The height of a magic ball is given as a function of its position (x and y). The distribution is such a way that some balls are at the same height while other are at different heights. Let the function be
z = axy + bx + cy
where a,b,c are positive integer constants. The positions (x-axis and y-axis values) and also the height (z) are discrete values (for simplicity, we can consider them positive integers).

If the ball distribution function was z=10xy+8x+4y, then it is impossible to have a z value of 15 or 21. So a plane at z=15 or z=21 would not cut any of the balls! In fact, in this case, any plane with a height (z = any odd number) would not cut through the balls. It is noticeable that there a some planes with height as even numbers that donot cut through the balls.

We do not want to find the heights of all the magic balls and compare it with the height of the horizontal plane, as that would be like trying all the possible combinations and would take very long time even on a computer.

Our aim is to find a fast method by which we can tell whether a given value of z (height) can be produced by any pair of (x,y) (positions).If a given z cannot be produced, then a plane at that height doesn't cut through any balls! The question is also similar to finding whether a given number is present in a sequence produced by a function of two variables.

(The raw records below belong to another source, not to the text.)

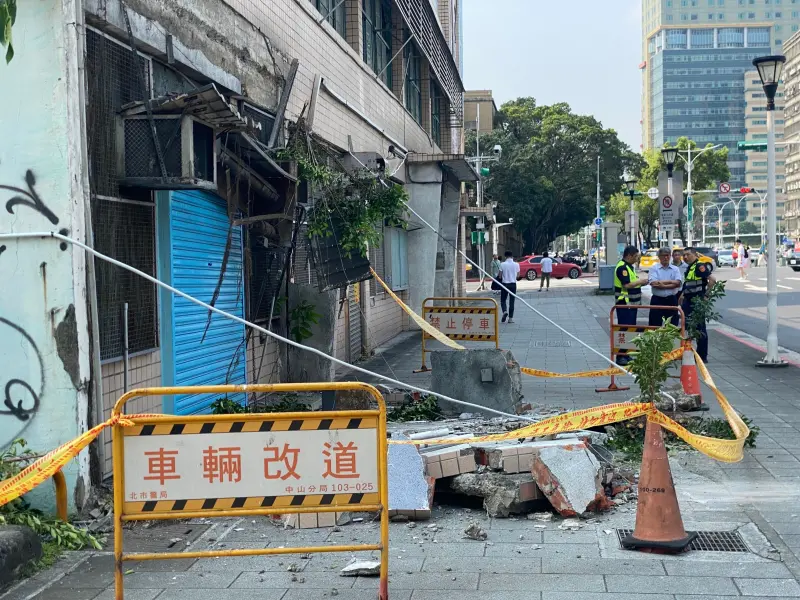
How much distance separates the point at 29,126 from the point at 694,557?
5.03m

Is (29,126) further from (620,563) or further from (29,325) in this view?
(620,563)

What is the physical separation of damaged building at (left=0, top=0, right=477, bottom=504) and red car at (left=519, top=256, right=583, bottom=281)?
4197 cm

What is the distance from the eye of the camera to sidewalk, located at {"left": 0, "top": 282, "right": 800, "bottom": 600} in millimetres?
4957

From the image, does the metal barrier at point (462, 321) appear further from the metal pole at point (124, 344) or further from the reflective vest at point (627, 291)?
the metal pole at point (124, 344)

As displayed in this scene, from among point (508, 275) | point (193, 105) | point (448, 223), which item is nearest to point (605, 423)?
point (193, 105)

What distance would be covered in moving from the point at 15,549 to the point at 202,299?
435cm

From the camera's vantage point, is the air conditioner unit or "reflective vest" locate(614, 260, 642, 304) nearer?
the air conditioner unit

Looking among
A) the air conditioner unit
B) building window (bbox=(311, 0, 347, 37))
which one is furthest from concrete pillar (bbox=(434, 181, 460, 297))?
the air conditioner unit

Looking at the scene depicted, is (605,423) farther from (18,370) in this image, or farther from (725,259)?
(725,259)

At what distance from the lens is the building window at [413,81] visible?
23.1 metres

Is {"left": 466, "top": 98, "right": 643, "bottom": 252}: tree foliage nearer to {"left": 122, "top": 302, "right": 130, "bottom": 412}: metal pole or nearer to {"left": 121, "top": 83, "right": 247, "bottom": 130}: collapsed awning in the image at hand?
{"left": 121, "top": 83, "right": 247, "bottom": 130}: collapsed awning

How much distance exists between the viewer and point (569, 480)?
638 centimetres

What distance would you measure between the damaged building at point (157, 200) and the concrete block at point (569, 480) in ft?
10.1

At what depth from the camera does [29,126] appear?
628 centimetres
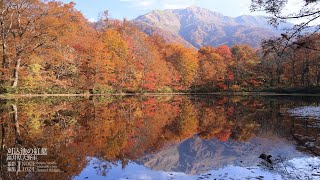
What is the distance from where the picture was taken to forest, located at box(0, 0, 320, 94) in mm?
26766

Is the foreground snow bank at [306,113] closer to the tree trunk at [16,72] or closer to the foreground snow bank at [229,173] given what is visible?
the foreground snow bank at [229,173]

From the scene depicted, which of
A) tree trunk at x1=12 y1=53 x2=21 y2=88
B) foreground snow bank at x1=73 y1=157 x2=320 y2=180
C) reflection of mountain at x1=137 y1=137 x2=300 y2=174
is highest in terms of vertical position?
tree trunk at x1=12 y1=53 x2=21 y2=88

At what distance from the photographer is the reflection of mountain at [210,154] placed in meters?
6.40

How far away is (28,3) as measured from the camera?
26.6 meters

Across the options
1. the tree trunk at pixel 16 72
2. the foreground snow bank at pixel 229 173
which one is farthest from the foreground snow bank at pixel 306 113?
the tree trunk at pixel 16 72

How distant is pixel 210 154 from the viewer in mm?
7520

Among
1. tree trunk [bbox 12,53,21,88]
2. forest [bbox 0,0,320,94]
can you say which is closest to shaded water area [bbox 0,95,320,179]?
forest [bbox 0,0,320,94]

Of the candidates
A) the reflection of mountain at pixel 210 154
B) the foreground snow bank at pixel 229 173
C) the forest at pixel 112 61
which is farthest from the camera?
the forest at pixel 112 61

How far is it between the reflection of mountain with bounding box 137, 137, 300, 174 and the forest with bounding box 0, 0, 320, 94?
312cm

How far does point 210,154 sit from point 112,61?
36.7 meters

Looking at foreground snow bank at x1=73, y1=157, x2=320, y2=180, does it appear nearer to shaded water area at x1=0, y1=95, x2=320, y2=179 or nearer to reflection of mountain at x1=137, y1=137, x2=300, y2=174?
shaded water area at x1=0, y1=95, x2=320, y2=179

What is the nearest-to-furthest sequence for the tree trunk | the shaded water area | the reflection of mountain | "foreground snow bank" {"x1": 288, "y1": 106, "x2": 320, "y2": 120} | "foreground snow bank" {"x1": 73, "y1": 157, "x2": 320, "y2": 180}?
"foreground snow bank" {"x1": 73, "y1": 157, "x2": 320, "y2": 180}, the shaded water area, the reflection of mountain, "foreground snow bank" {"x1": 288, "y1": 106, "x2": 320, "y2": 120}, the tree trunk

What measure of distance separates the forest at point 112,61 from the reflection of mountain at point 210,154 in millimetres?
3115

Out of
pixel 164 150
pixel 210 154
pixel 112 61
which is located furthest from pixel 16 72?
pixel 210 154
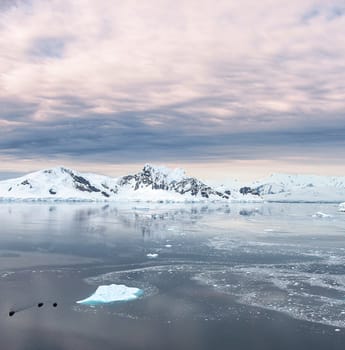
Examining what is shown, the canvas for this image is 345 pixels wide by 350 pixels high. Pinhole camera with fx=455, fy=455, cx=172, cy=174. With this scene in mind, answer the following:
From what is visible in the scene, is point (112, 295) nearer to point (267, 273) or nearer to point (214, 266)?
point (214, 266)

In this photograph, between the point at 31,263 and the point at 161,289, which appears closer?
the point at 161,289

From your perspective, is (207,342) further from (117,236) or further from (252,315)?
(117,236)

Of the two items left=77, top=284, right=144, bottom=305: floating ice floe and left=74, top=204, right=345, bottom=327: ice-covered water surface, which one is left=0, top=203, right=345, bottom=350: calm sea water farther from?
left=77, top=284, right=144, bottom=305: floating ice floe

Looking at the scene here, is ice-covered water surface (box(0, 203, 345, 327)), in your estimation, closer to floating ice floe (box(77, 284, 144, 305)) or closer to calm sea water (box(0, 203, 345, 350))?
calm sea water (box(0, 203, 345, 350))

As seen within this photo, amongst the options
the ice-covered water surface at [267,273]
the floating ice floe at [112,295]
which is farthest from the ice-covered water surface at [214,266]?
the floating ice floe at [112,295]

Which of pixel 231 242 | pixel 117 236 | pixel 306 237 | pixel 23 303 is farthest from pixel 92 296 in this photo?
pixel 306 237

It would a great help if U could give me any suggestions to solve this problem. Thank You. (I have already tried evolutionary computing like GA,PSO,DE,SA etc. The method needs to be deterministic).

A: 

It sounds like you have a lot of balls in the room. The room height is from z=A to z=B. What you're interested in is whether any are at height z. To do that without necessarily iterating through all the balls, you need to start by assuming that the range A to B is empty and iterate through the balls, marking parts of this range as full, until it is either full completely or there are no balls. In the former case, no plane will satisfy, but you haven't iterated through all the balls to know that. In the latter case, you have ranges of z in which there are no balls and you can use these to check more than one plane easily, however at the initial cost of iterating through all balls.